Для человека постороннего разговор этот, возможно, несколько груб, и, может быть, даже ругателен. Объясняю. Помимо того, что баба Таня Горбаева является в округе одним из самых удачливых, как она говорит, рыбоудов -приезжают на здешнюю реку мужики, со спиннингами, с эхолотами, день сидят – дай бог на ужин коту налавливают, а баба Таня с удочкой из обычного орешника, леской ноль целых двадцать пять сотых миллиметра и крючком пятеркой, карпов по килограмму за смену по несколько штук вытаскивает. Помимо, говорю, всего этого она еще слывет тут страстным поклонником хоккея. И не просто поклонником. Как формулируют аборигены, баба Таня в этот хоккей «кусками сердце вкладывает». От сердца, молвят они, почти уже ничего не осталось, так - всполохи. Но какие! В прошлом году я сам было тому свидетелем.

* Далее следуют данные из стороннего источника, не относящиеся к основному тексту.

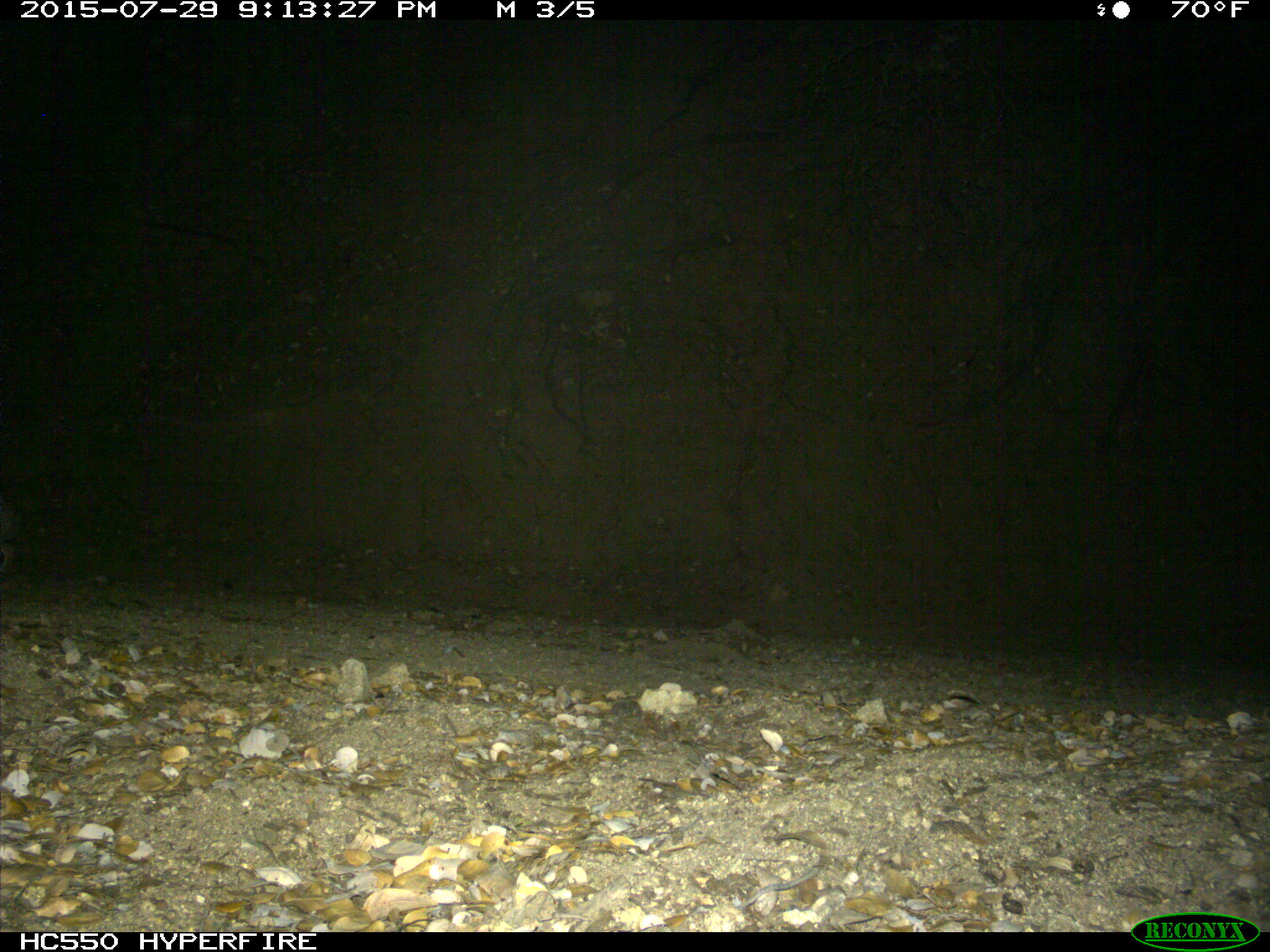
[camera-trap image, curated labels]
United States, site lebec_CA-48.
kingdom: Animalia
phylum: Chordata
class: Mammalia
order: Lagomorpha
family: Leporidae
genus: Lepus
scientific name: Lepus californicus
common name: black-tailed jackrabbit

В деревню Черновские Выселки я попал случайно. Машина «УАЗ» серии 469 на кочке повредила кордан. Шофер махнул на попутках в район. Чинить деталь, я остался. Тогда-то мне и рассказали про эту бабку. Была средина мая. Сады утопали в цветенье. Когда я пришел, баба Таня в террасе на газовой плите готовила щи. Она заметно волновалась. «Ты не знаешь разве? Хоккей сегодня», - говорила. – «Матч века. Россия – Канада». Она колготилась, и вместо квашеной капусты из банки, добавила из банки другой ложку вишневого варенья. Невзначай отдавила хвост путавшемуся под ногами коту и растопила монографией дочери по парадигме глагола, русскую печь.
К вечеру изба наполнилась теплом, щи с вареньем подходили, кот на печке обиженно зализывал хвост.
Телевизор у бабы Тани хоть и цветной, но довольно старый. «Рубин» называется. В задней избе, огромный, как гроб, он стоял на четырех тоненьких ножках, занавешенный ажурной салфеткой.
- Так-то хорошо показывает, чисто, - говорила она, откинув с экрана вуаль, но бывает, иной раз зарябит, так зарябит, что Жириновского с Кудриным путаю. Я тогда сразу знаю, опять Ванька Малюгин напился.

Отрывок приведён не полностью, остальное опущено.